QOF and QI work has begun, with the models in the seven areas being developed with a view to being negotiated on and agreed in the autumn.  The areas are replacing the current two modules from April 2020 and practices will be expected to work on two of them.  They are:
  • early cancer diagnosis
  • CVD prevention and detection
  • supporting people with learning disabilities
  • shared decision making
  • anxiety and depression
  • anti-microbial resistance including antibiotic prescribing
  • wider primary healthcare prevention

The promised Vaccinations and immunisation review has started.  I won’t bore you with details of it yet but this is a Good Thing™ for general practice.  The review should conclude in the Autumn and the results of the review should feed in to the negotiation process in due course.

GPC also continues to engage with NHSE’s Access review, in which we have expressed considerable concern about some of their suggested aims.  Essentially, they wish to reduce waiting times, develop a comprehensive offer for out-of-hospital care including times when practices are not open and look at workforce to ensure resources are used sensibly and thus reduce pressure on and improve services.  Forgive my cynicism, but the word “hospital” seems to loom large by its absence in several of those aims...
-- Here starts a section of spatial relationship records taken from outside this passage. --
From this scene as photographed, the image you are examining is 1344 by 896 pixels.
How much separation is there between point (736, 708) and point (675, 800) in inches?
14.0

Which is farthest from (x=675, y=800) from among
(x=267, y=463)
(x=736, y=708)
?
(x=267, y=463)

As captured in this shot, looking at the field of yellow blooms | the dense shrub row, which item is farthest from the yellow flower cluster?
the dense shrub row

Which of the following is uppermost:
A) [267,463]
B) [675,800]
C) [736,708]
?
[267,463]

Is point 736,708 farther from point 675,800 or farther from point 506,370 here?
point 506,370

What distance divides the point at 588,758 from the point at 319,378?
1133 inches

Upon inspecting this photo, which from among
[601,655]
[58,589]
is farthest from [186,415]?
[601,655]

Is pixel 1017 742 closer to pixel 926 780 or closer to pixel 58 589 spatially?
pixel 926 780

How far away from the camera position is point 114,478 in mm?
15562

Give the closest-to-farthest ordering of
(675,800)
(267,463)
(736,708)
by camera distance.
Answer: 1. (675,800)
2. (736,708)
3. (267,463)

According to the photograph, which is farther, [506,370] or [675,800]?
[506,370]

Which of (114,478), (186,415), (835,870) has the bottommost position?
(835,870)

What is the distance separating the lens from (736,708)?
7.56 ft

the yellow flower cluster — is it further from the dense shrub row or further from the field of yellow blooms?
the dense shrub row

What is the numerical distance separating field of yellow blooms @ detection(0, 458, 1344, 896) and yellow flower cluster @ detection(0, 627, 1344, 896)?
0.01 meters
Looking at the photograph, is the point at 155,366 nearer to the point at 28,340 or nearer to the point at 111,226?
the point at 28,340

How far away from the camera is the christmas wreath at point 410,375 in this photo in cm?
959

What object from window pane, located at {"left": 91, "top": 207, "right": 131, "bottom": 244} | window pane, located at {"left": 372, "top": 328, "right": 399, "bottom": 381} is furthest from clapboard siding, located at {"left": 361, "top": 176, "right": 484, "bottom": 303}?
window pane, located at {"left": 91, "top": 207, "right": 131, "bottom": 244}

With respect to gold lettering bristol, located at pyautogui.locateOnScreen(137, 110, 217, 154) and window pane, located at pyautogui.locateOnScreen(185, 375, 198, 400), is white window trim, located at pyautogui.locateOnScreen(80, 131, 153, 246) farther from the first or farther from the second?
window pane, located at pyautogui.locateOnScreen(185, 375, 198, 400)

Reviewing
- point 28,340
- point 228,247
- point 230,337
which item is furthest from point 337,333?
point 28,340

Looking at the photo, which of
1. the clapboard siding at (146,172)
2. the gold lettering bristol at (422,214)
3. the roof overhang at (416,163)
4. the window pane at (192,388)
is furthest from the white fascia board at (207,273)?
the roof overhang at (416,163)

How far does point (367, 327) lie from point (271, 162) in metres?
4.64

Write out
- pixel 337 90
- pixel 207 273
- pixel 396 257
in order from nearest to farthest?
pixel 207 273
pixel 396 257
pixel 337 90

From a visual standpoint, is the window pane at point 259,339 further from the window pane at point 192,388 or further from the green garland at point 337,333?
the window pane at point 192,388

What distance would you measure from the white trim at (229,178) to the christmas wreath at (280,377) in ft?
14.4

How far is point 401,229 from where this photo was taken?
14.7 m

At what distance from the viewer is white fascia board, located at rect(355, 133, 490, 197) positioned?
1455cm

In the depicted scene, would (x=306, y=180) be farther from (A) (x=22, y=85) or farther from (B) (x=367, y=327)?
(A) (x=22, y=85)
Pensions were discussed, with the current pressures being faced by a variety of GPs as well as other members of several branches of public service.  It can be summarised thusly:  the situation is absolutely ludicrous and Government thinks we should just suck it up.  If you haven’t had professional advice, can I suggest you get some sooner rather than later, as an annual additional 5-figure tax bill is rather unpleasant to receive.

Finally, there was a brief item about the NHS Campaigns that you will recall we are now contractually obliged to advertise.  They are basically mostly the patient-facing bits of the items above.  I am sure there is a notice board somewhere in your practice just begging for a new poster.  When they are sent out, obviously.

finally, a plug for the LMC’s annual conference, “General Pratcice: Powerhouse of our NHS”, to be held on Wednesday 2 October at the Aurora Hotel in Crawley.  The speaker list is impressive and you will no doubt be delighted to hear it does not include me.  To sign up, please go to the LMC website at this link.

The next meeting GPCUK in September. 

I hope you have found this report helpful.  Please feedback so that I can ensure my reports are useful.